„Noch nie gab es so viele Studienanfänger“ – Eine zweifelhafte Erfolgsmeldung des Statistischen Bundesamtes
Heute meldete das Statistische Bundesamt : „Im Studienjahr 2008 (Sommersemester 2008 und Wintersemester 2008/09) haben sich so viele Studienanfängerinnen und -anfänger wie noch nie an den deutschen Hochschulen eingeschrieben. Nach vorläufigen Ergebnissen des Statistischen Bundesamtes (Destatis) nahmen rund 386.500 Anfängerinnen und Anfänger ein Studium auf. Damit wurde die bisherige Höchstmarke aus dem Studienjahr 2003 noch einmal um 9 000 Erstimmatrikulierte (+ 2,4%) übertroffen. Während bei den Frauen der Spitzenwert um 5,8% von 181 800 auf rund 192 300 stieg, verfehlten ihre männlichen Kommilitonen den Höchstwert von 2003 um 0,7% (2008: knapp 194 300).“ Diese Daten führten in den Medien zu Jubelmeldungen. Bildungspolitisch ist dieser „Erfolg“ jedoch höchst zweifelhaft. Wolfgang Lieb
Selbstverständlich ist es positiv zu bewerten, wenn die Zahl der Studienanfänger steigt. In einer Zeit, in der Fachkräftemangel herrscht oder aufkommt und wo in absehbarer Zeit noch nicht einmal der Ersatzbedarf an ausscheidenden Akademiker befriedigt werden kann, ist dieser Anstieg nicht nur erfreulich sondern dringend erforderlich.
Aber ist der Anstieg der Zahl der Studienanfänger tatsächlich ein bildungspolitischer Erfolg?
Mit Sicherheit wird es jetzt auch wieder Stimmen geben, die behaupten, dass der Einbruch der Zahl der Studienanfänger mit der Einführung von Studiengebühren mit diesem Rekordergebnis überwunden sei.

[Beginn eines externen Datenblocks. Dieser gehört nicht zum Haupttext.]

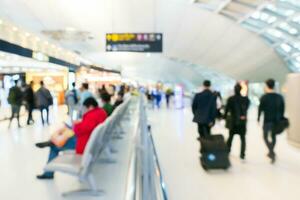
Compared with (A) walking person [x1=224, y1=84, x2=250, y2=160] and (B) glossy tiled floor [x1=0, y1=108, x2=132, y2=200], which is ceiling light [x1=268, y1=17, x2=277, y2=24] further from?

Doch das ist allenfalls Bauernfängerei.
Die Zahl der Studienanfänger ist zwar ein wichtiger Indikator für die Hochschul(kapazitäts)planung. Bund und Länder wären also aufgefordert, die Kapazitäten (Lehrpersonal und Studienplätze) entsprechend zu erhöhen, damit sich die Zulassungsbeschränkungen nicht noch weiter ausweiten. Schon jetzt sind fast zwei Drittel der neuen BA/MA-Studiengänge zulassungsbeschränkt. Wo bleibt das Signal vor allem der Länder, aber auch des Bundes, die Zahl der Studienplätze entsprechend der Zunahme der Studienanfänger zu erhöhen? Der zwischen Bund und Ländern vereinbarte Hochschulpakt, nach dem für die Jahre 2007 bis 2010 1,3 Milliarden zur Schaffung zusätzlicher Kapazitäten eingesetzt werden sollen, reicht nicht einmal aus, den unbefriedigenden Status Quo zu halten.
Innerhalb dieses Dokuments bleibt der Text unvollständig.